So it came about that Mr. Hansard and his family sailed for England to enjoy a well-earned holiday, and Mr. Dick, the proprietor, took up his abode in the big, sprawling, time-stained mansion on "Victory." Mr. Dick opened his term of occupation with a house-warming, the equal of which had not been known in the island for fifty years. It began with a garden-party, went on to a dinner, and ended with a dance that kept the old house a-twinkle and a-tingle until hours past midnight. The Governor and his family, the bishop, the officers from the garrison and their wives, planters, civil officials, and leading merchants—the power, beauty, blood, and substance of the island—all were there.

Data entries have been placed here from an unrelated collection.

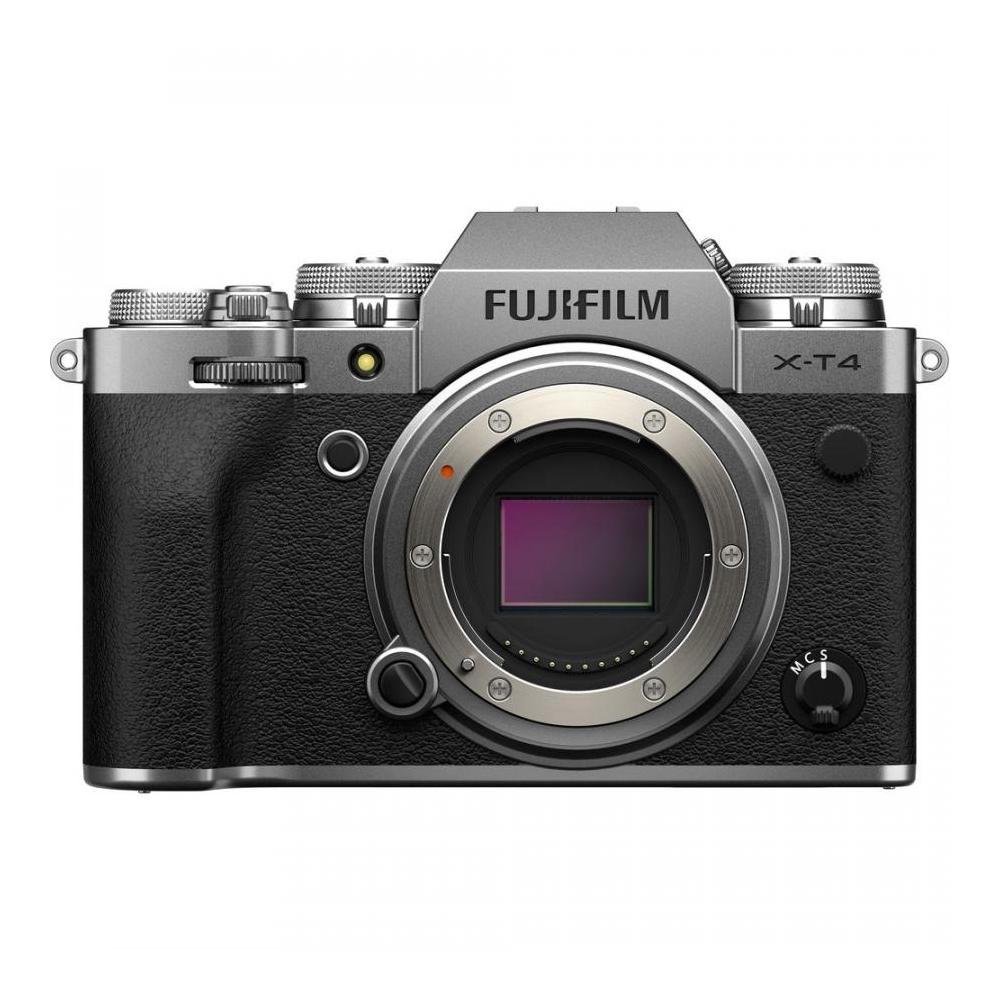 FUJIFILM X-T4 單機身(公司貨)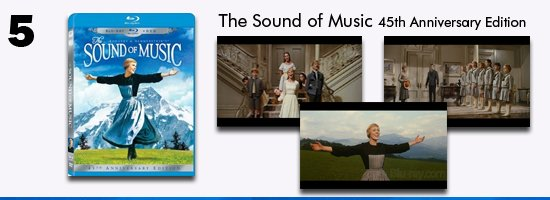 The Sound of Music 45th Anniversary Edition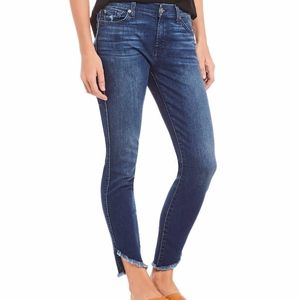 NWT 7 for All Mankind Thanes Ankle Skinny Leg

Mr. Dick was up, dressed, and in the saddle in the cool of the following morning. He walked his horse around to the yards and stables on a tour of inspection. The cattle had already been driven away to their narrow grazing lands between the unfenced fields of cane, and the plough mules, with their drivers, were already afield. As Mr. Dick brought his horse to a stand and gazed around at the sheds, stables, and open pens with a glow of the pride of possession at his heart, John Gort issued into the cool sunlight from the gloom of a storehouse, with a piece of harness over his arm. One of the teams had broken a trace, and the overseer had himself returned for another, so as to save time. The rich and scholarly proprietor and the poor and ignorant overseer became aware of one another's presence at one and the same moment. John Gort halted for a second, touched a finger to the brim of his shabby hat, then shuffled awkwardly on his way. Mr. Dick chirruped to his horse and moved along beside the overseer.

"Good morning," he said.

"Good morning, your honour," returned Gort shyly.

"You are one of the overseers, I think."

"Yes, sir. My name is John Gort."

"Of course. Mr. Biglow has spoken of you. I am glad to hear, Gort, that you have worked faithfully on this estate for fifteen years."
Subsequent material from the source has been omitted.